Due to the application of very strict inclusion and exclusion criteria, we obtained a homogeneous, highly selected group, which unfortunately limited its size. As commonly observed in intervention studies, the number of participants decreased further during the trial, affecting the final comparison of outcomes. Additionally, the 12-week duration of the BBR intervention may have been insufficient to detect changes in certain vascular parameters, such as PWV. The obtained results can be considered a pilot, providing a basis for a larger, more comprehensive trial in the future.
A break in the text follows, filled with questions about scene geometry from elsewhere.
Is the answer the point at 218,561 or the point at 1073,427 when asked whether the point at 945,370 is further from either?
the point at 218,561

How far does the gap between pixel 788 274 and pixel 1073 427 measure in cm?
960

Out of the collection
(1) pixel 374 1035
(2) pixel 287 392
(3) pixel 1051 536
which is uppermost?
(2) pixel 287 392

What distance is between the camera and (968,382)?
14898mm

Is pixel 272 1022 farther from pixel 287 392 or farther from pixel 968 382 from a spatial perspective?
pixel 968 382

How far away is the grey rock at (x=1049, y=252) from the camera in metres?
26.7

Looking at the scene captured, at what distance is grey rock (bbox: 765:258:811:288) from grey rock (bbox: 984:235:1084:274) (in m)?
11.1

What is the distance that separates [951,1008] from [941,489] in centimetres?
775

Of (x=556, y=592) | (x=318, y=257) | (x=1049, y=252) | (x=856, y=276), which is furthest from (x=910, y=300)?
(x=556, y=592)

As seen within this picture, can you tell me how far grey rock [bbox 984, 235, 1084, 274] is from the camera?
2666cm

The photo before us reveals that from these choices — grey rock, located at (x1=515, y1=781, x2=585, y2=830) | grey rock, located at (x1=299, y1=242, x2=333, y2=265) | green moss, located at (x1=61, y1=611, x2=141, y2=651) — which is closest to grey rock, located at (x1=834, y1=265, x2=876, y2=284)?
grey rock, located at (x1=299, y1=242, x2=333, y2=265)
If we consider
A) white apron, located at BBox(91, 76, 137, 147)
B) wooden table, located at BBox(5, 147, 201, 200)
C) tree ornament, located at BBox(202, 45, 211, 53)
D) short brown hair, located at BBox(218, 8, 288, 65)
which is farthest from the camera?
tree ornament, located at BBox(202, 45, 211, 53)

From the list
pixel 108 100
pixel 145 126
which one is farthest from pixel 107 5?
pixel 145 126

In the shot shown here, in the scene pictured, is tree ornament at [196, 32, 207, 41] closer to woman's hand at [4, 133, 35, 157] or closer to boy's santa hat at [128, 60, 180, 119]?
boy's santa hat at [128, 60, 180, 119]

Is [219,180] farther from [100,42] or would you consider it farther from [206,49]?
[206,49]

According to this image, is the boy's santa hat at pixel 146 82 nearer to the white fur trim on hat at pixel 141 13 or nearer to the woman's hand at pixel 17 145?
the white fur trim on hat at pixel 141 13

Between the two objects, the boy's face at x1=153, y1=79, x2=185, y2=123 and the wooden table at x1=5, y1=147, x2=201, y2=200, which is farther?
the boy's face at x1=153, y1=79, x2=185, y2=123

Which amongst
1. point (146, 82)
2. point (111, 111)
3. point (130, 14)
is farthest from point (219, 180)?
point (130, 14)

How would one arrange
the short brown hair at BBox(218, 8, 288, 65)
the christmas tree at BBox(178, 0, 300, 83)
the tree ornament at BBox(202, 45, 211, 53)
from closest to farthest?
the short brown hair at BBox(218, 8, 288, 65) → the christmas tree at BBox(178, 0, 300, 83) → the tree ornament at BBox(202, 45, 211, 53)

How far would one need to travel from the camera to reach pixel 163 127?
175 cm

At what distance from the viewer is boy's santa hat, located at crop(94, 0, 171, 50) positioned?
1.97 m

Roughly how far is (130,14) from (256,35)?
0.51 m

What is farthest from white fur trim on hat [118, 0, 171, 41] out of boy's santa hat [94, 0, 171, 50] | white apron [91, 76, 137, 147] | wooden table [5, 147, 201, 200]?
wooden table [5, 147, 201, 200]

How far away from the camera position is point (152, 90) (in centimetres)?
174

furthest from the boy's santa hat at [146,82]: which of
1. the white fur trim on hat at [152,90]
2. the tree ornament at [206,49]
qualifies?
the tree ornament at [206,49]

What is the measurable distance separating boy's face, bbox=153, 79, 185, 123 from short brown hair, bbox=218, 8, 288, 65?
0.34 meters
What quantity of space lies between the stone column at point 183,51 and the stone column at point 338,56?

Our study limitations include the poor bioavailability of BBR, which remains an unresolved issue. Although patient compliance was high, adhering to a three-times daily regimen may be difficult for some. Future studies should consider longer intervention periods and larger sample sizes to better assess outcomes. Additionally, investigating the impact of higher BBR doses and their relationship with time and effectiveness in patients with MAFLD is essential. The innovative aspect of this study lies in the assessment of dynamic endothelial function parameters (PWA and PWV), alongside VEGF levels in individuals with MAFLD following BBR supplementation. To date, no studies have combined these vascular biomarkers with angiogenic profiling in the context of MAFLD and BBR intervention, making our findings unique and novel in the current scientific landscape.

5. Conclusions

This randomized, double-blind, placebo-controlled trial suggests that BBR supplementation beneficially modulates VEGF levels and improves vascular parameters in MAFLD patients. Given the dual role of VEGF—protective in early NAFLD and pathogenic in advanced disease—these findings highlight the need for further research into BBR’s regulatory effects on endothelial function, inflammation, and fibrosis. BBR was well tolerated and demonstrated pleiotropic benefits, supporting its potential as an adjunctive therapy for MAFLD, particularly in cardiovascular risk reduction. Screening for endothelial dysfunction in MAFLD could help identify patients at higher risk for adverse hepatic and cardiovascular outcomes. Larger studies are necessary to validate these findings and clarify the underlying mechanisms.

From a clinical perspective, these results may contribute to more personalized management of MAFLD by integrating endothelial markers into risk stratification and by supporting the therapeutic use of BBR in patients with early-stage disease and coexisting cardiometabolic disturbances. This approach can assist in the individualization of metabolic treatment strategies.